Address Space Layout#

BRAM Address (15-bit):

[14:0] Row address → 32,768 rows
       Each row: 256 bits = 16 x 16-bit masks (one per neuron group)

URAM Address (12-bit per bank):

[11:0] Row address → 4,096 rows per bank
       16 banks total
       72 bits per row = 2 neurons x 36 bits each
       Total: 8,192 neurons per bank x 16 banks = 131,072 neurons

HBM Address (33-bit):

[32:0] Byte address → 8 GB addressable space
       Stores synapse data in pointer-chain format:
       [31:0]  Next pointer (32-bit HBM address)
       [47:32] Synapse weight (16-bit)
       [63:48] Target neuron ID (16-bit)

Data Flow and Execution Phases#

Phase 1: External Event Processing#

1. Host → PCIe → pcie2fifos → Input FIFO
2. command_interpreter extracts axon spike events
3. external_events_processor:
   - Reads BRAM (axon data) via input_data_handler
   - Generates HBM read requests for synapse pointers
4. hbm_processor:
   - Fetches synapse pointer chains from HBM
   - Prefetches synapse data
5. pointer_fifo_controller:
   - Distributes pointers to 16 neuron groups
   - Sets spike flags in BRAM/URAM

Phase 2: Internal Event Processing#

1. internal_events_processor:
   - Reads 16 URAM banks (neuron states) @450 MHz
   - Applies synaptic inputs from pointer FIFOs
   - Updates membrane potentials
   - Detects threshold crossings (spikes)
   - Writes back updated states
2. Spike outputs → spike_fifo_controller
3. spike_fifo_controller:
   - Collects from 8 spike FIFOs (round-robin)
   - Sends spike events back to external_events_processor
   OR sends to host via Output FIFO
4. Output FIFO → pcie2fifos → PCIe → Host

Clock Domains#

The design uses two primary clock domains:

Clock Domain

Frequency

Usage

aclk

225 MHz

PCIe, command interpreter, BRAM, most processing logic

aclk450

450 MHz

URAM access for high-throughput neuron updates

Clock Domain Crossing:

  • Reset signals synchronized with reset_synchronizer.sv (2-FF synchronizer)

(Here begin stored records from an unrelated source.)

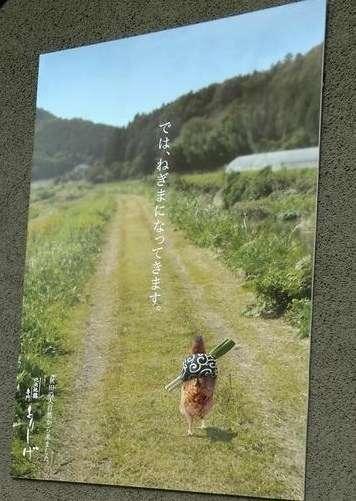 【ネタ】鍋の季節なのでネギをスタイリッシュに持って帰る方法教えて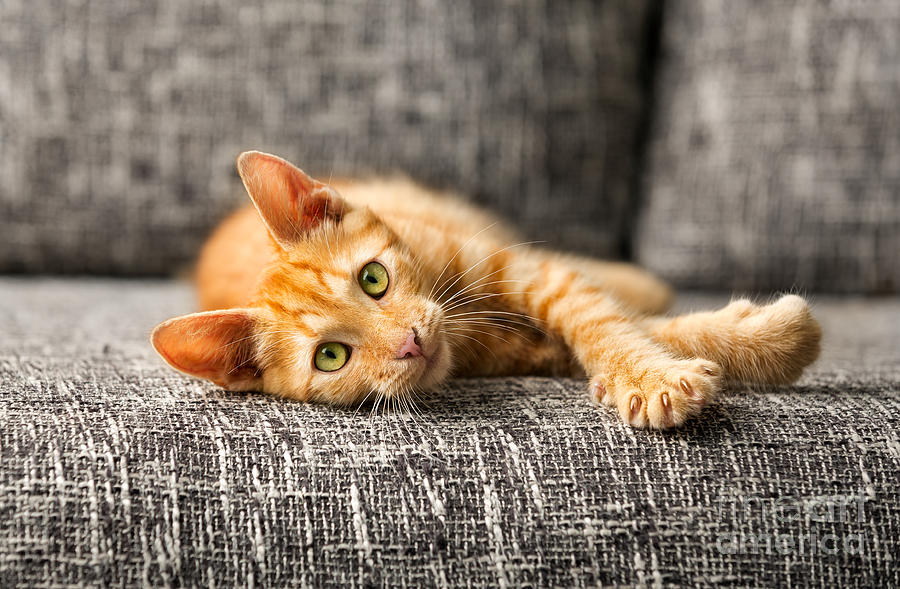 Play Photograph - Red Kitten Lying On Bed And Looking At by Lucky Business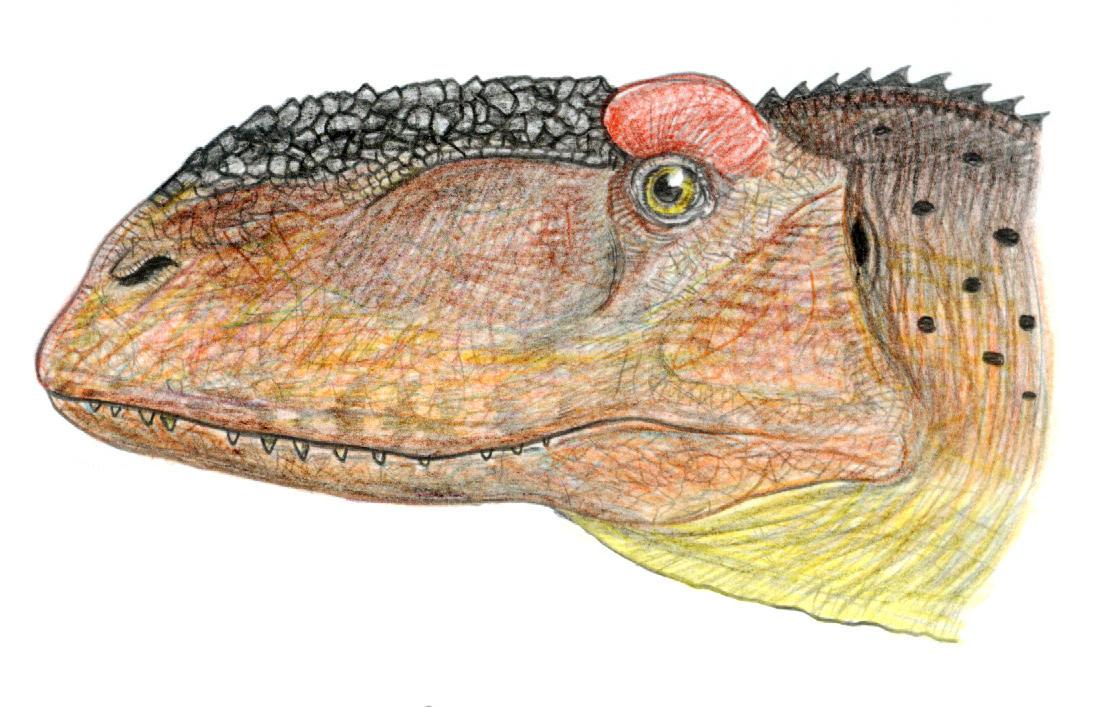 Abelisaurus comahuensis by PaleoAeolos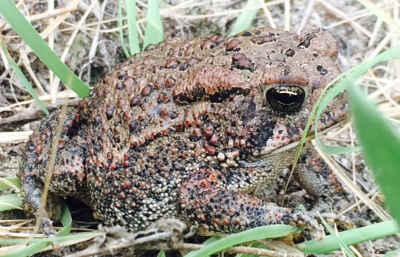 houston-toad-survey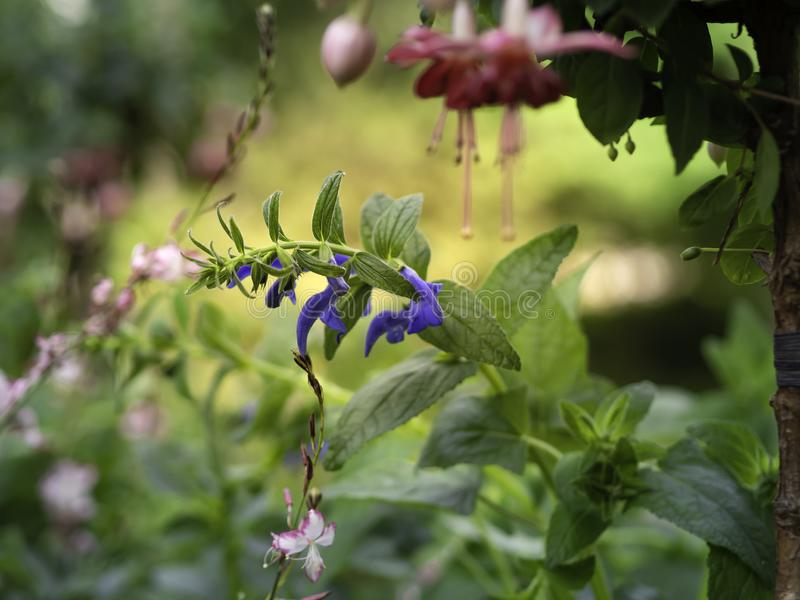 Blue Gentian sage growing at a flowerbed with fuchsia and gaura stock images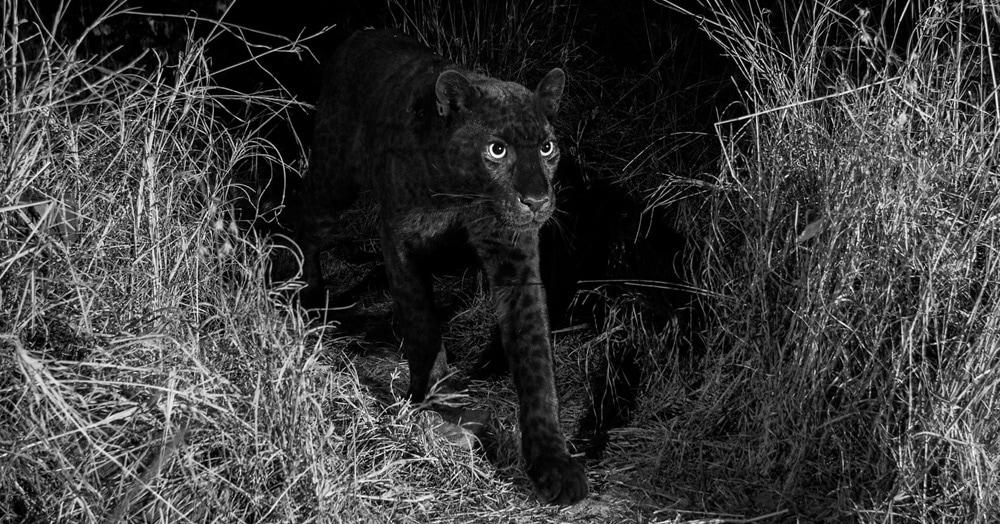 Британскому фотографу удалось заснять редчайшего чёрного леопарда — впервые за последние сто лет
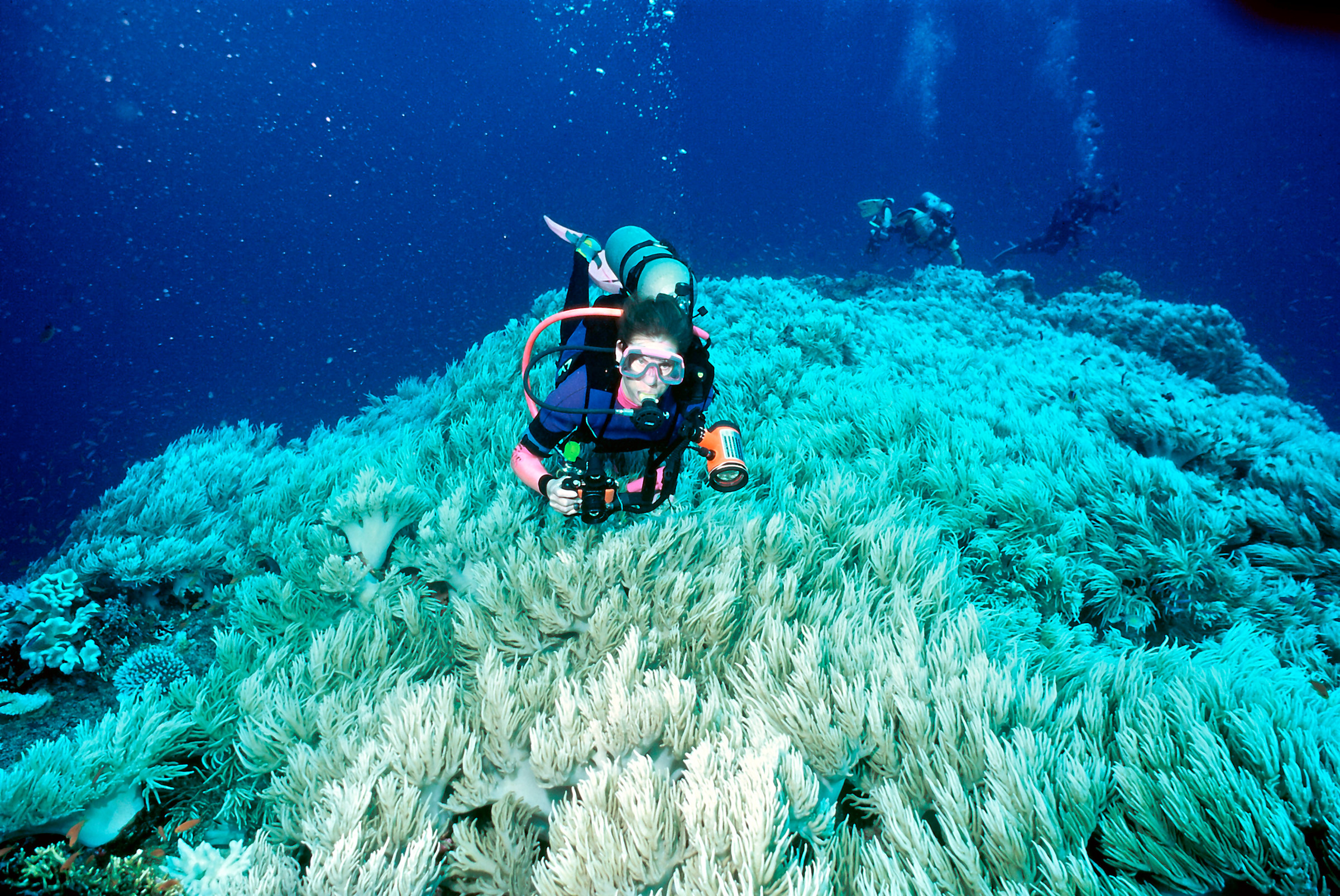 anthropogenic effects on coral reefs essay Coral reefs, with their millions of species, have changed profoundly because of the effects of people, and will continue to do so for the foreseeable future.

  • Data crossing handled by async FIFOs with independent read/write clocks

  • Critical path timing improved with hbm_register_slice in AXI4 HBM interface


Module Hierarchy#

single_core (top-level)
├── core_wrapper
│   ├── reset_synchronizer (aclk domain)
│   ├── reset_synchronizer (aclk450 domain)
│   ├── hbm_register_slice (AXI4 pipeline)
│   └── core
│       ├── pcie2fifos (PCIe ↔ FIFO bridge)
│       ├── command_interpreter
│       ├── input_data_handler (BRAM arbiter)
│       │   └── BRAM (2^15 x 256)
│       ├── external_events_processor
│       ├── hbm_processor
│       │   └── AXI4 Master (HBM interface)
│       ├── pointer_fifo_controller
│       │   └── 16 x pointer_FIFO (32-bit)
│       ├── internal_events_processor
│       │   └── 16 x URAM (4096 x 72-bit) @450MHz
│       └── spike_fifo_controller
│           └── 8 x spike_FIFO (17-bit)

Key Terms and Definitions#

Term

Definition

Axon

Presynaptic neuron output; external events stored in BRAM

BRAM

Block RAM - On-chip memory for axon/external event data

HBM

High Bandwidth Memory - Off-chip DRAM for synaptic connectivity

URAM

UltraRAM - High-density on-chip memory for neuron states

Neuron Group

8,192 neurons sharing a URAM bank and processing pipeline

Pointer Chain

Linked-list structure in HBM storing synapses for each axon

Spike

Action potential - neuron firing event when threshold is crossed

Synapse

Connection between neurons with associated weight

AXI4

ARM Advanced eXtensible Interface - High-performance memory protocol

DMA

Direct Memory Access - Host-FPGA data transfer without CPU involvement

FIFO

First-In-First-Out buffer for asynchronous data transfer

Round-Robin

Fair scheduling algorithm cycling through multiple requesters

Register Slice

Pipeline stage for timing closure in high-speed interfaces

FWFT

First-Word Fall-Through - FIFO mode with zero-latency reads


Interface Specifications#

PCIe Interface (pcie2fifos.v)#

  • Protocol: AXI4 (512-bit data width)

  • Clock: 225 MHz (aclk)

  • Bandwidth: ~14 GB/s theoretical (512 bits × 225 MHz / 8)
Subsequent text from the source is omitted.